[Stored data entries]
"""

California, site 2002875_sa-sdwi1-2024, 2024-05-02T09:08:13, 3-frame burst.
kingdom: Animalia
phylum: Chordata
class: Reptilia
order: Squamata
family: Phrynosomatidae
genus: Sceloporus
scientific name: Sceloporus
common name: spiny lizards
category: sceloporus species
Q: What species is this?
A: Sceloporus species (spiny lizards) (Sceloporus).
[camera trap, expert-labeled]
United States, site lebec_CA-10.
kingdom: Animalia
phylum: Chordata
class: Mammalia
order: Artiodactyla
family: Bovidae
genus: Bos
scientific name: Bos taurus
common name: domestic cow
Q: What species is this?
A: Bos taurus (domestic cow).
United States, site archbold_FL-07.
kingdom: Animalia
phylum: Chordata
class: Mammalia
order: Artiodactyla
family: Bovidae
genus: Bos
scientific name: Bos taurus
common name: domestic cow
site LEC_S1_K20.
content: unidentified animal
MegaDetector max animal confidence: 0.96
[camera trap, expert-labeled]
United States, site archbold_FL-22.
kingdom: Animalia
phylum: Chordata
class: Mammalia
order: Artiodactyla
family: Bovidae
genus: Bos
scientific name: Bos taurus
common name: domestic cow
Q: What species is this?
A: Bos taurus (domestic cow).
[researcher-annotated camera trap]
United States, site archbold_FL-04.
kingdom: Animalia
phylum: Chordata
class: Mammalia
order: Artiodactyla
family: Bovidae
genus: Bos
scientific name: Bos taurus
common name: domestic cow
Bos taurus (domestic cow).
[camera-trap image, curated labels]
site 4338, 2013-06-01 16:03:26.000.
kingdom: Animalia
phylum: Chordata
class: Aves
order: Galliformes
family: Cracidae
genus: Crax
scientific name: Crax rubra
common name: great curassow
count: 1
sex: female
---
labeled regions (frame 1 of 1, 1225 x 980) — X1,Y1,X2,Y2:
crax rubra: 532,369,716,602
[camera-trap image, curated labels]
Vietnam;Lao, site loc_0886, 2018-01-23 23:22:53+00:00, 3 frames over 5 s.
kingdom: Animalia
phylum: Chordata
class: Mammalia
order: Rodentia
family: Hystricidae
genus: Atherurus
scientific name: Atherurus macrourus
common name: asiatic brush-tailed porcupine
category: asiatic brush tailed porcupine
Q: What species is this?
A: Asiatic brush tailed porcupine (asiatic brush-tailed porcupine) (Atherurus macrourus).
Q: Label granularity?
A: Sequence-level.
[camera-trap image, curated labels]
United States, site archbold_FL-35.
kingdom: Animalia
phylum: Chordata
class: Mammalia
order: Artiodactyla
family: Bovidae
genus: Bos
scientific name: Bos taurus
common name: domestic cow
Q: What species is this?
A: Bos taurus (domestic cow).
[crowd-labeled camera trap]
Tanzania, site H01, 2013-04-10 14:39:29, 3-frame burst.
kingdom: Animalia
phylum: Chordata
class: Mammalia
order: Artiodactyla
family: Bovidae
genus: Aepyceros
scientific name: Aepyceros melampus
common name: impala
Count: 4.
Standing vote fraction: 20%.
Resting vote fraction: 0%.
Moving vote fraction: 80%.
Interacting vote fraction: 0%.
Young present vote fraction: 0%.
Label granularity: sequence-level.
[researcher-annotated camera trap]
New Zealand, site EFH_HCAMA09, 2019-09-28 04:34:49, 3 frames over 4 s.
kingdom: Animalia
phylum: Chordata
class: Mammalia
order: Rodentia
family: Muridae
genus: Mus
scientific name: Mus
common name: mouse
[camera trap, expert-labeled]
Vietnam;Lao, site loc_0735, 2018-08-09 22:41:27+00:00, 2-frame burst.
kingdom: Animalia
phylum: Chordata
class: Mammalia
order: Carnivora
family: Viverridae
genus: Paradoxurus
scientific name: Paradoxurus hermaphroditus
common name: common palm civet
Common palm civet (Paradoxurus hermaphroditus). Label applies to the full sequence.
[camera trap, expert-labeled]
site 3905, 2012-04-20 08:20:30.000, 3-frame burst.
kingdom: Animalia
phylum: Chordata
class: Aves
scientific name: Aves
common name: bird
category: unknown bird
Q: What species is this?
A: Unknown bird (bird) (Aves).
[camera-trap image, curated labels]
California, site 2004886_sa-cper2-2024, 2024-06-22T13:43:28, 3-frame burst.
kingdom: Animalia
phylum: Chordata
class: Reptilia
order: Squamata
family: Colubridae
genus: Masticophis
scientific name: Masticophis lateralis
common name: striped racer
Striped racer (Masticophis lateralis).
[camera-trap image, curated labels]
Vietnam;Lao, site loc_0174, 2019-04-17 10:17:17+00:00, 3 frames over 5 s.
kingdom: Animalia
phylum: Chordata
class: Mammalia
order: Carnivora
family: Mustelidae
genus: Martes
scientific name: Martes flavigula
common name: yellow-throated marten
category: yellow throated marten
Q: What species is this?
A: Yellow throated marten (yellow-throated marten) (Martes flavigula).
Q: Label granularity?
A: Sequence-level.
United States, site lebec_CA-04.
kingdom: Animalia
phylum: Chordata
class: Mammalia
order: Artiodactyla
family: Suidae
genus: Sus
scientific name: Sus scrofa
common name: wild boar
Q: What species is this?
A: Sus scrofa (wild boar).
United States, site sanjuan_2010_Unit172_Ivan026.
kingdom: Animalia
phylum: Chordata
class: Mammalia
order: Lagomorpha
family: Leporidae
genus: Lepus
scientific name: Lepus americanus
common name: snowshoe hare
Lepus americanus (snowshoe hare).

"""

Activity — All entries above must be reproduced without a single change.

Problem solution —
California, site 2002875_sa-sdwi1-2024, 2024-05-02T09:08:13, 3-frame burst.
kingdom: Animalia
phylum: Chordata
class: Reptilia
order: Squamata
family: Phrynosomatidae
genus: Sceloporus
scientific name: Sceloporus
common name: spiny lizards
category: sceloporus species
Q: What species is this?
A: Sceloporus species (spiny lizards) (Sceloporus).
[camera trap, expert-labeled]
United States, site lebec_CA-10.
kingdom: Animalia
phylum: Chordata
class: Mammalia
order: Artiodactyla
family: Bovidae
genus: Bos
scientific name: Bos taurus
common name: domestic cow
Q: What species is this?
A: Bos taurus (domestic cow).
United States, site archbold_FL-07.
kingdom: Animalia
phylum: Chordata
class: Mammalia
order: Artiodactyla
family: Bovidae
genus: Bos
scientific name: Bos taurus
common name: domestic cow
site LEC_S1_K20.
content: unidentified animal
MegaDetector max animal confidence: 0.96
[camera trap, expert-labeled]
United States, site archbold_FL-22.
kingdom: Animalia
phylum: Chordata
class: Mammalia
order: Artiodactyla
family: Bovidae
genus: Bos
scientific name: Bos taurus
common name: domestic cow
Q: What species is this?
A: Bos taurus (domestic cow).
[researcher-annotated camera trap]
United States, site archbold_FL-04.
kingdom: Animalia
phylum: Chordata
class: Mammalia
order: Artiodactyla
family: Bovidae
genus: Bos
scientific name: Bos taurus
common name: domestic cow
Bos taurus (domestic cow).
[camera-trap image, curated labels]
site 4338, 2013-06-01 16:03:26.000.
kingdom: Animalia
phylum: Chordata
class: Aves
order: Galliformes
family: Cracidae
genus: Crax
scientific name: Crax rubra
common name: great curassow
count: 1
sex: female
---
labeled regions (frame 1 of 1, 1225 x 980) — X1,Y1,X2,Y2:
crax rubra: 532,369,716,602
[camera-trap image, curated labels]
Vietnam;Lao, site loc_0886, 2018-01-23 23:22:53+00:00, 3 frames over 5 s.
kingdom: Animalia
phylum: Chordata
class: Mammalia
order: Rodentia
family: Hystricidae
genus: Atherurus
scientific name: Atherurus macrourus
common name: asiatic brush-tailed porcupine
category: asiatic brush tailed porcupine
Q: What species is this?
A: Asiatic brush tailed porcupine (asiatic brush-tailed porcupine) (Atherurus macrourus).
Q: Label granularity?
A: Sequence-level.
[camera-trap image, curated labels]
United States, site archbold_FL-35.
kingdom: Animalia
phylum: Chordata
class: Mammalia
order: Artiodactyla
family: Bovidae
genus: Bos
scientific name: Bos taurus
common name: domestic cow
Q: What species is this?
A: Bos taurus (domestic cow).
[crowd-labeled camera trap]
Tanzania, site H01, 2013-04-10 14:39:29, 3-frame burst.
kingdom: Animalia
phylum: Chordata
class: Mammalia
order: Artiodactyla
family: Bovidae
genus: Aepyceros
scientific name: Aepyceros melampus
common name: impala
Count: 4.
Standing vote fraction: 20%.
Resting vote fraction: 0%.
Moving vote fraction: 80%.
Interacting vote fraction: 0%.
Young present vote fraction: 0%.
Label granularity: sequence-level.
[researcher-annotated camera trap]
New Zealand, site EFH_HCAMA09, 2019-09-28 04:34:49, 3 frames over 4 s.
kingdom: Animalia
phylum: Chordata
class: Mammalia
order: Rodentia
family: Muridae
genus: Mus
scientific name: Mus
common name: mouse
[camera trap, expert-labeled]
Vietnam;Lao, site loc_0735, 2018-08-09 22:41:27+00:00, 2-frame burst.
kingdom: Animalia
phylum: Chordata
class: Mammalia
order: Carnivora
family: Viverridae
genus: Paradoxurus
scientific name: Paradoxurus hermaphroditus
common name: common palm civet
Common palm civet (Paradoxurus hermaphroditus). Label applies to the full sequence.
[camera trap, expert-labeled]
site 3905, 2012-04-20 08:20:30.000, 3-frame burst.
kingdom: Animalia
phylum: Chordata
class: Aves
scientific name: Aves
common name: bird
category: unknown bird
Q: What species is this?
A: Unknown bird (bird) (Aves).
[camera-trap image, curated labels]
California, site 2004886_sa-cper2-2024, 2024-06-22T13:43:28, 3-frame burst.
kingdom: Animalia
phylum: Chordata
class: Reptilia
order: Squamata
family: Colubridae
genus: Masticophis
scientific name: Masticophis lateralis
common name: striped racer
Striped racer (Masticophis lateralis).
[camera-trap image, curated labels]
Vietnam;Lao, site loc_0174, 2019-04-17 10:17:17+00:00, 3 frames over 5 s.
kingdom: Animalia
phylum: Chordata
class: Mammalia
order: Carnivora
family: Mustelidae
genus: Martes
scientific name: Martes flavigula
common name: yellow-throated marten
category: yellow throated marten
Q: What species is this?
A: Yellow throated marten (yellow-throated marten) (Martes flavigula).
Q: Label granularity?
A: Sequence-level.
United States, site lebec_CA-04.
kingdom: Animalia
phylum: Chordata
class: Mammalia
order: Artiodactyla
family: Suidae
genus: Sus
scientific name: Sus scrofa
common name: wild boar
Q: What species is this?
A: Sus scrofa (wild boar).
United States, site sanjuan_2010_Unit172_Ivan026.
kingdom: Animalia
phylum: Chordata
class: Mammalia
order: Lagomorpha
family: Leporidae
genus: Lepus
scientific name: Lepus americanus
common name: snowshoe hare
Lepus americanus (snowshoe hare).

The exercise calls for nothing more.